- [About this task] Quote every line of the data below as it stands, omitting pictures.

- [Supplied information]

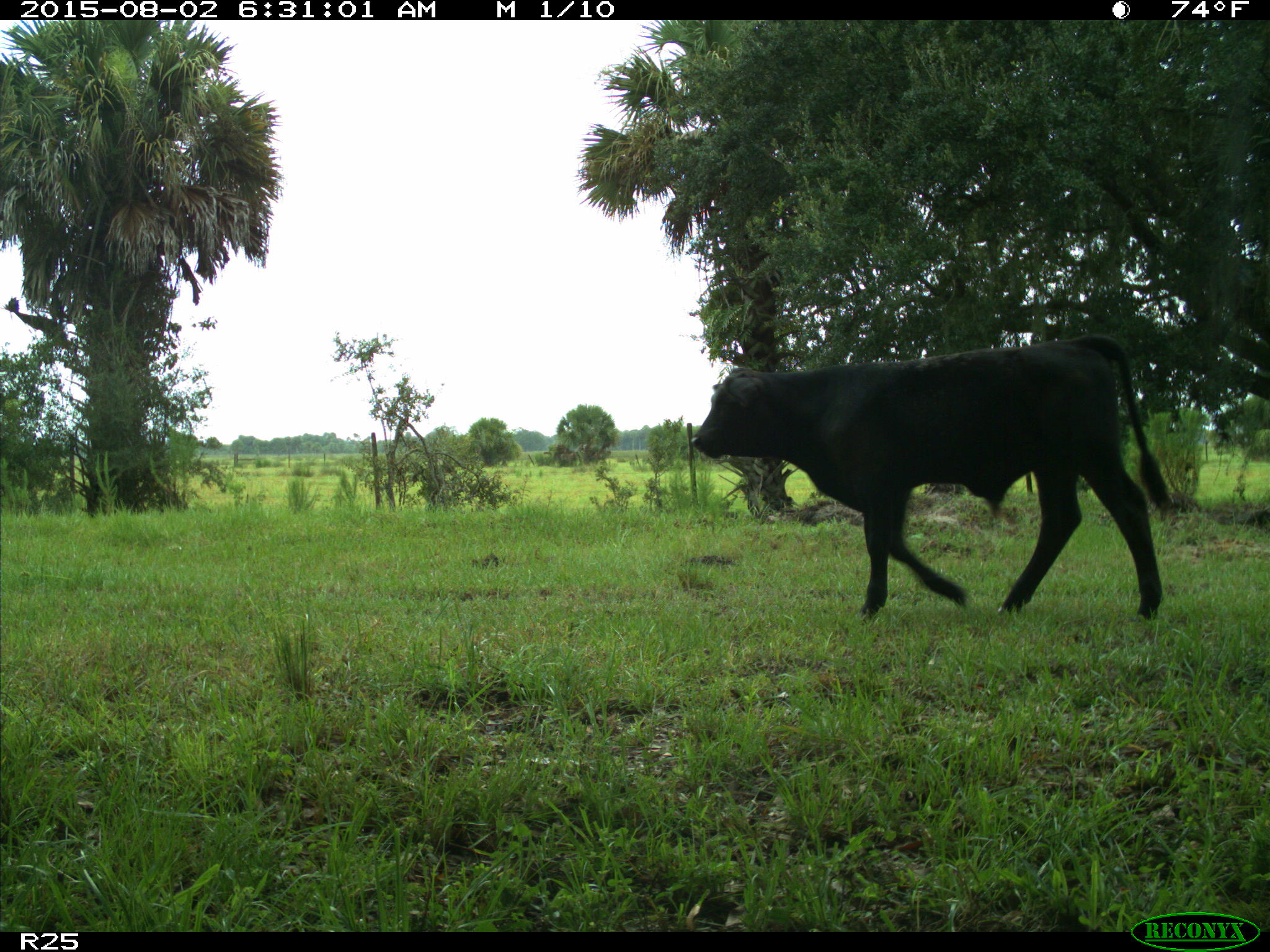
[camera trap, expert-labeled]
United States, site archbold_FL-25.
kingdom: Animalia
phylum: Chordata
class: Mammalia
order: Artiodactyla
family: Bovidae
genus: Bos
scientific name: Bos taurus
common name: domestic cow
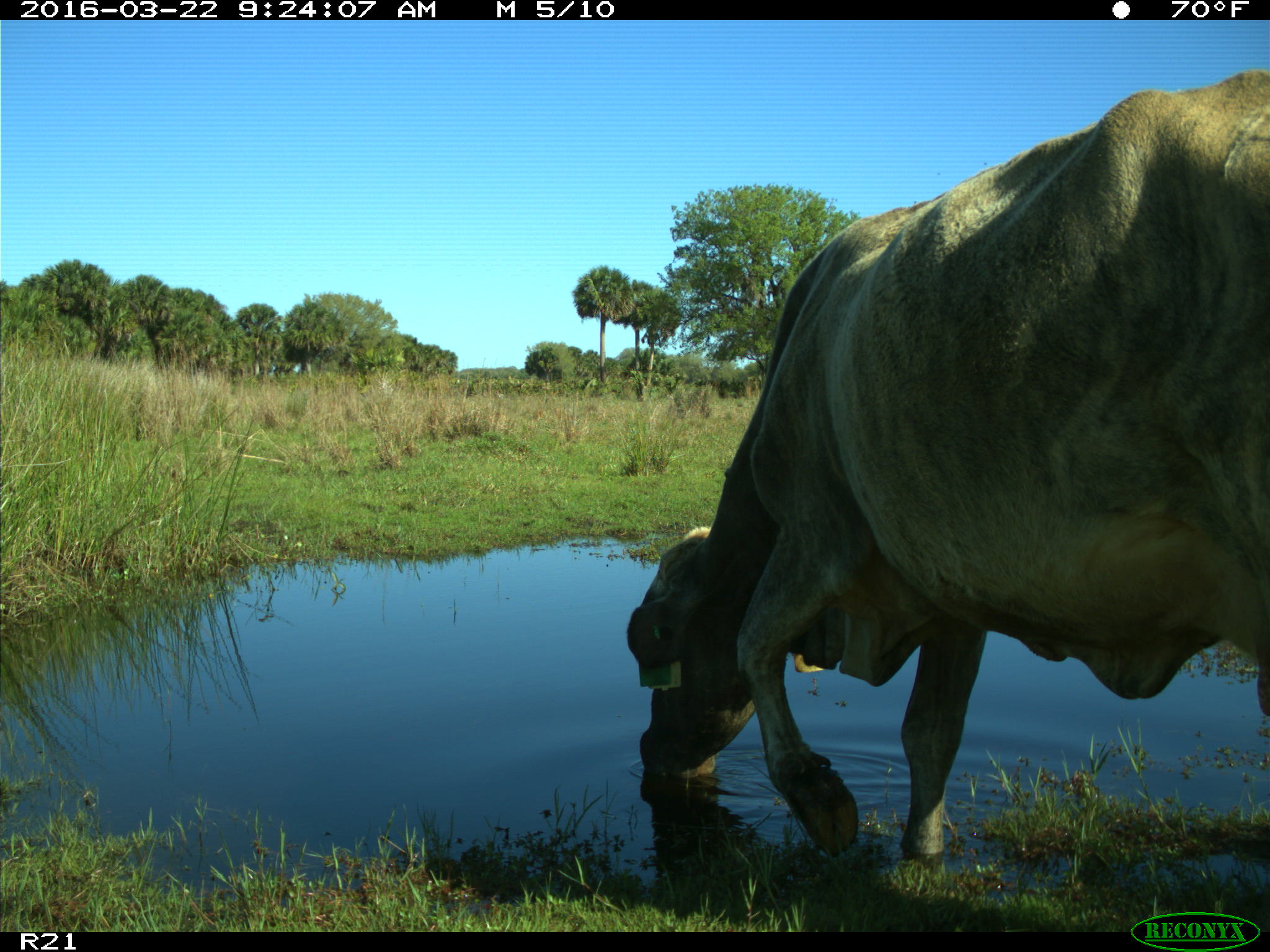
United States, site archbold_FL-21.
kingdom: Animalia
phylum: Chordata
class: Mammalia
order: Artiodactyla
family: Bovidae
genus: Bos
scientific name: Bos taurus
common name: domestic cow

- [Output below]
[camera trap, expert-labeled]
United States, site archbold_FL-25.
kingdom: Animalia
phylum: Chordata
class: Mammalia
order: Artiodactyla
family: Bovidae
genus: Bos
scientific name: Bos taurus
common name: domestic cow
United States, site archbold_FL-21.
kingdom: Animalia
phylum: Chordata
class: Mammalia
order: Artiodactyla
family: Bovidae
genus: Bos
scientific name: Bos taurus
common name: domestic cow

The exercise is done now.